Request ->
Count the lines of the material that follows which contain the string "below", matching case exactly. Reply with the number alone.

Rows from a dataset on spatial reasoning ->
+-------+

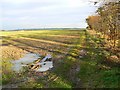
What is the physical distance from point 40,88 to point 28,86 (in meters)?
1.13

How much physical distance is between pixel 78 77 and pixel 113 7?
22.0 feet

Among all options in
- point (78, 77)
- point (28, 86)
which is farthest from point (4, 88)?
point (78, 77)

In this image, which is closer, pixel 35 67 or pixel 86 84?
pixel 86 84

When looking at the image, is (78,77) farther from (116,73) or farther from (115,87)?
(115,87)

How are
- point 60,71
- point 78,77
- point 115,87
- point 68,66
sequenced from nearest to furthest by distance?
point 115,87 < point 78,77 < point 60,71 < point 68,66

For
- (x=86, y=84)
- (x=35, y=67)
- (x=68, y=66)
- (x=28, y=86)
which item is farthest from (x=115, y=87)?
(x=35, y=67)

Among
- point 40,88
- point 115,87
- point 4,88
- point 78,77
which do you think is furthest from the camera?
point 78,77

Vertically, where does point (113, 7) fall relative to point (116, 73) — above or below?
above

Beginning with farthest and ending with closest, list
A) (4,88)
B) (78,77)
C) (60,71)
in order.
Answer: (60,71) < (78,77) < (4,88)

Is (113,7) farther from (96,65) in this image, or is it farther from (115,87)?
(115,87)

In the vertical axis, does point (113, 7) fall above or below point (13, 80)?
above

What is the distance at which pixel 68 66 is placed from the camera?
88.6ft

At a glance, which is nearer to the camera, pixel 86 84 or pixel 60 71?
pixel 86 84

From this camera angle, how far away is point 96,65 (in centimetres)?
2569
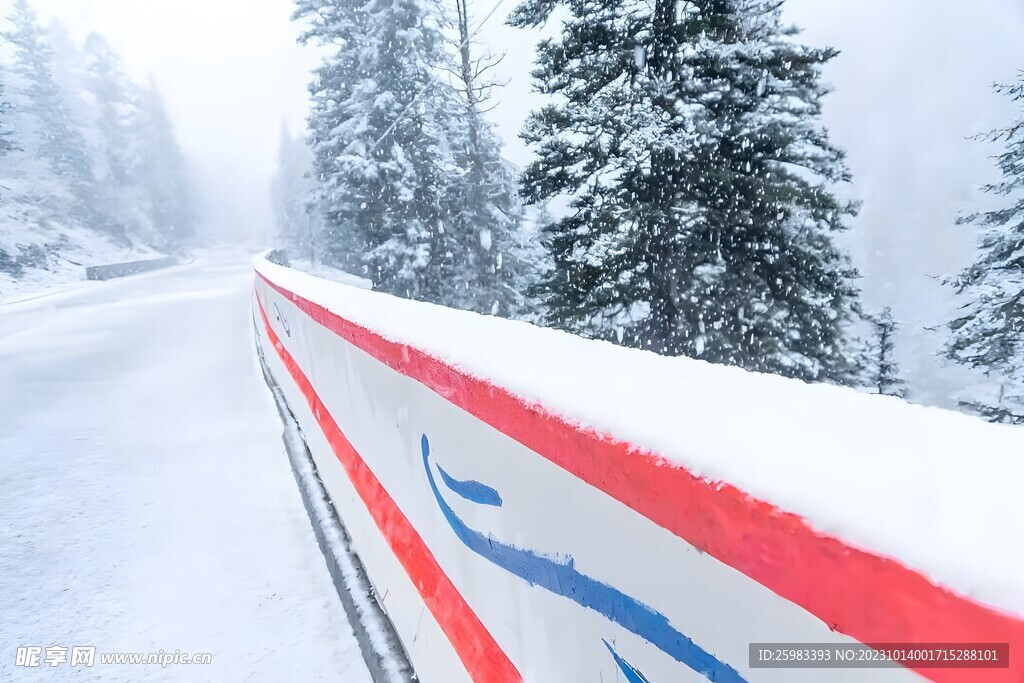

+-------+

Written response ->
2